“We could use the Victorio Strainer machine,” I said to my beloved wife Marsha as we stand looking at a huge bag of apples. I’m referring to an old-fashioned gizmo we’ve had for decades. You cut the apples into quarters, heat them up to soften them a bit.
Then you dump them in the top of the machine, turn a crank, and apple sauce comes out into a bowl while the seeds and skins fall out the end. It’s a miracle and came on the market in 1937 for making spaghetti sauce. As with apples, the tomato seeds, stems and skins are separated and pure, thick tomato juice comes out the end.
“Nope,” she said, as she said every year. “I like chunky apple sauce.” “I like chunky apple sauce too, but I’m not crazy about peeling and coring 10,000 apples.
” “Hmmm,” she said sympathetically. Or, maybe she’s just humming Don’t Sit Under The Apple Tree With Anyone Else But Me.
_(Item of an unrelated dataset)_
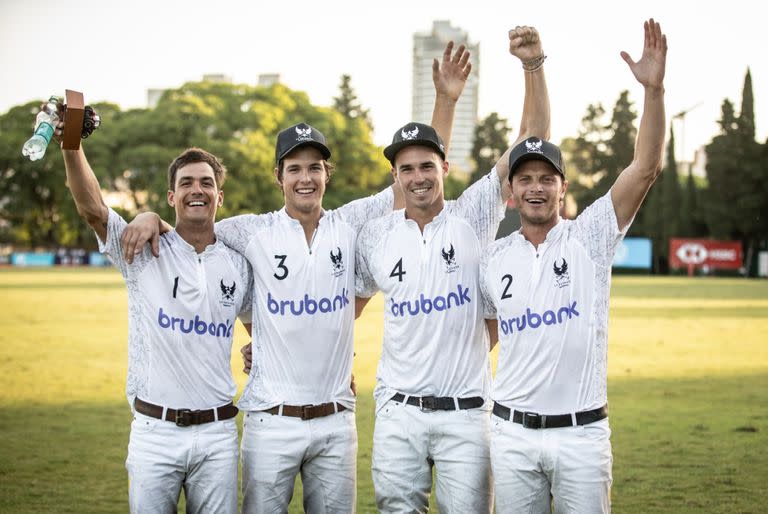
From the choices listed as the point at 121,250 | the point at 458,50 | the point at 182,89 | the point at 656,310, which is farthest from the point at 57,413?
the point at 182,89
Thinking back to our early years of making apple sauce, when we peeled every apple by hand and cut out each core with a knife, I thank my lucky stars for my secret weapon.
It’s another old-fashioned gizmo. An apple peeler, corer and slicer. You’ve seen them and have probably used one yourself.
You stick a clean apple on some prongs, turn a crank, and the apple gets peeled, the core gets reamed out and you end up with nothing but a peeled apple with a hole in it, sliced to resemble a Slinky. It is a marvelous tool and one that’s been around since 1864, invented by a clever guy named David Go.